4th Sunday of Ordinary Time, Cycle B–2018

FIRST READING  Deuteronomy 18:15-20

Moses spoke to all the people, saying:  “A prophet like me will the Lord, your God, raise up for you from among your own kin; to him you shall listen.  This is exactly what you requested of the Lord, your God, at Horeb on the day of the assembly, when you said, ‘Let us not again hear the voice of the Lord, our God, nor see this great fire any more, lest we die.’  And the Lord said to me, ‘This was well said.  I will raise up for them a prophet like you from among their kin, and will put my words into his mouth; he shall tell them all that I command him.’”  Whoever will not listen to my words which he speaks in my name, I myself will make him answer for it.  But if a prophet presumes to speak in my name an oracle that I have not commanded him to speak, or speaks in the name of other gods, he shall die.”

SECOND READING                  1 Corinthians 7:32-35

Brothers and sisters:  I should like you to be free of anxieties.  An unmarried man is anxious about the things of the Lord, how he may please the Lord.  But a married man is anxious about the things of the world, how he may please his wife, and he is divided.  An unmarried woman or a virgin is anxious about the things of the Lord, so that she may be holy in both body and spirit.  A married woman, on the other hand, is anxious about the things of the world, how she may please her husband.  I am telling you this for your own benefit, not to impose a restraint upon you, but for the sake of propriety and adherence to the Lord without distraction.

GOSPEL                Mark 1:21-28

Then they came to Capernaum, and on the sabbath Jesus entered the synagogue and taught.  The people were astonished at his teaching, for he taught them as one having authority and not as the scribes.  In their synagogue was a man with an unclean spirit; he cried out, “What have you to do with us, Jesus of Nazareth?  Have you come to destroy us?  I know who you are—the Holy One of God!”  Jesus rebuked him and said, “Quiet!  Come out of him!”  The unclean spirit convulsed him and with a loud cry came out of him.  All were amazed and asked one another, “What is this?  A new teaching with authority.  He commands even the unclean spirits and they obey him.”  His fame spread everywhere throughout the whole region of Galilee.
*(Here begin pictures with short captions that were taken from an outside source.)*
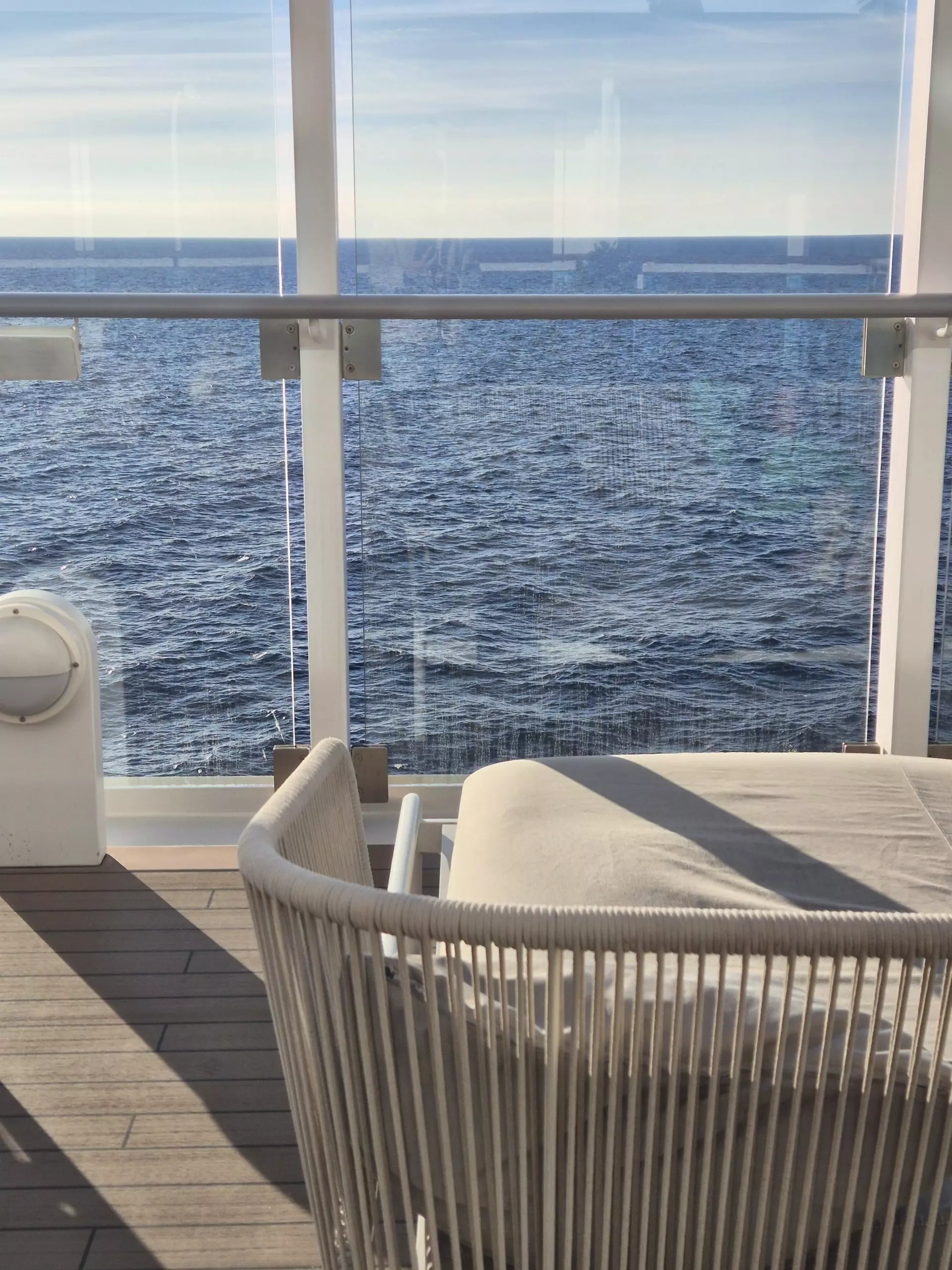 croisieres creatives detail bateau 2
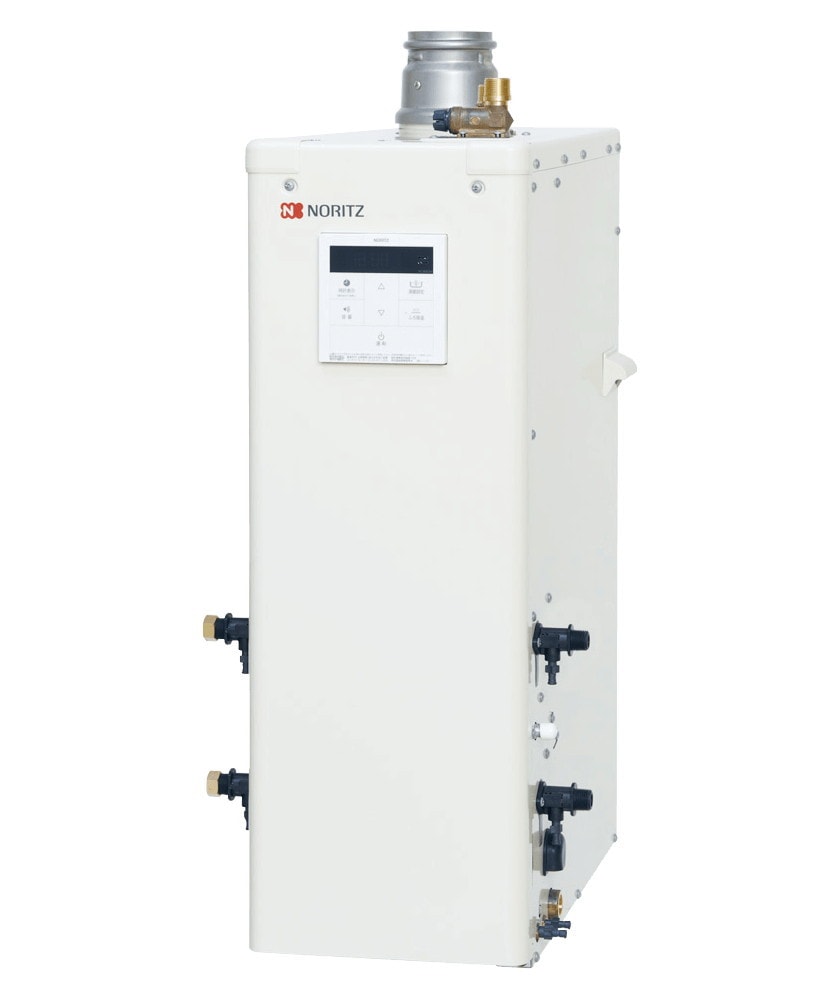 (s)m[c OTQ-4706F-RC Ζӂ닋 {ǂ  W ^Op` (@l)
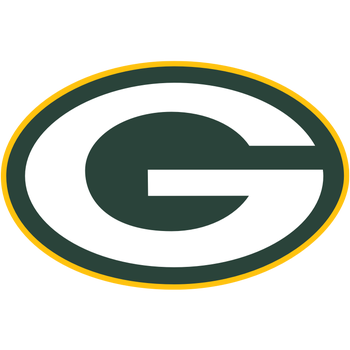 GREEN BAY PACKERS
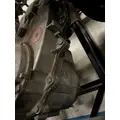 NEW PROCESS 208D Transfer Case Assembly thumbnail 3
My Sisters and Brothers in Christ,

God’s authority in our daily lives is important.  Who speaks for God?  Do we want to listen to God?  Are we interested at all in finding the meaning of life outside of ourselves?  The challenges of the readings today keep pointing us outside of ourselves and toward a divine authority who wants to communicate with us but who will never force Himself upon us.

The first reading today, from the Book of Deuteronomy, is really strong.  God’s people have told God Himself that they do not want to hear His voice directly!  So God tells them that they will hear him now only through prophets.  But real prophets, not the fake ones.

We may think that there is something odd in not wanting to hear God, but so often we ourselves do not want to hear God in His Word, in His Scriptures and in His Church.  Yet at times, if a really strong and charismatic personality comes and is able to preach the Word of God, there are times when we listen.  We are no different from the people of the time of Moses!  We need prophets when we don’t listen to God.  We need also to listen to God’s words about false prophets—for they will die!

The second reading is from the First Letter to the Corinthians.  We are told that the unmarried person is able to be more concerned to listen to the Lord and to seek the Lord’s will.  This does not mean such an unmarried person is better than a married person or even that such an unmarried person will actually be more concerned about the things of the Lord.  Our holiness and our value before the Lord is in doing the Lord’s will and surely many married people are more concerned about the Lord than some unmarried.  On the other hand, it is clear that an unmarried person who truly seeks the Lord is able to be more concerned solely about the things of the Lord because of the lack of spouse and children.  The point, however, is always the same:  listen to the Lord!

The Gospel brings us back again to this them of listening to the Lord.  The people in the Gospel are totally amazed at Jesus and his power over unclean spirits.  They could see that Jesus spoke as a person having authority on His own.  But did the people of the Gospel follow the Lord?  Not always!  Even when the Word of God is right in front of us, we are still able to resist.  God has given us this freedom to choose and so often we choose against God and thus also against ourselves.

Let us pay attention today to the many ways that God comes into our lives.  Let us seek to be faithful to the voice of the Lord as it comes to us in Scripture and in the Church.  Let us pay attention to the things of God and rejoice when God sends us the strength to be faithful.